La red de seguridad estatal en España sigue expandiéndose. Según las últimas estadísticas del Instituto Nacional de la Seguridad Social (INSS), la nómina del Ingreso Mínimo Vital (IMV) ha alcanzado en marzo de 2026 a 829.399 hogares, lo que supone dar cobertura a un total de 2.532.284 personas. Esta cifra no es solo un indicador de volumen, sino un reflejo del refuerzo en las políticas de inclusión: el sistema cuenta hoy con un 18% más de prestaciones activas que hace apenas un año.
¿Cuál es la cuantía media del IMV en marzo de 2026?
La inversión pública destinada a combatir la exclusión ha ascendido este mes a 495,6 millones de euros. El análisis de los datos arroja una cuantía media de 543,1 euros mensuales por hogar, una cifra que varía significativamente en función de la composición de la unidad de convivencia y la presencia de menores.
Desde su implementación en 2020, el IMV ha tejido una malla de protección que ya ha alcanzado a más de 3,5 millones de ciudadanos, consolidándose como una herramienta estructural y no coyuntural del Estado de bienestar.
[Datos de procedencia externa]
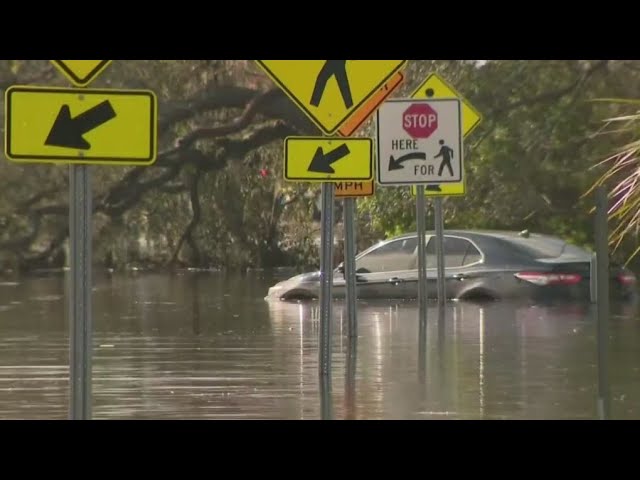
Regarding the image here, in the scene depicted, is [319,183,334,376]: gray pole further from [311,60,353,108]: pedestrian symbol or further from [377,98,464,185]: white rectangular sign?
[377,98,464,185]: white rectangular sign

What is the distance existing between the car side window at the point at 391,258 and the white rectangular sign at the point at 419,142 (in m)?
5.38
Un escudo contra la pobreza infantil: El Complemento de Ayuda a la Infancia
El perfil del beneficiario del IMV desmiente viejos estigmas y pone el foco en el relevo generacional. Actualmente, el 41% de los perceptores son menores de edad (1.034.319 niños y adolescentes). La ministra de Inclusión, Seguridad Social y Migraciones, Elma Saiz, ha subrayado que la prestación «está actuando donde más importa», destacando que en casi 7 de cada 10 hogares protegidos viven niños.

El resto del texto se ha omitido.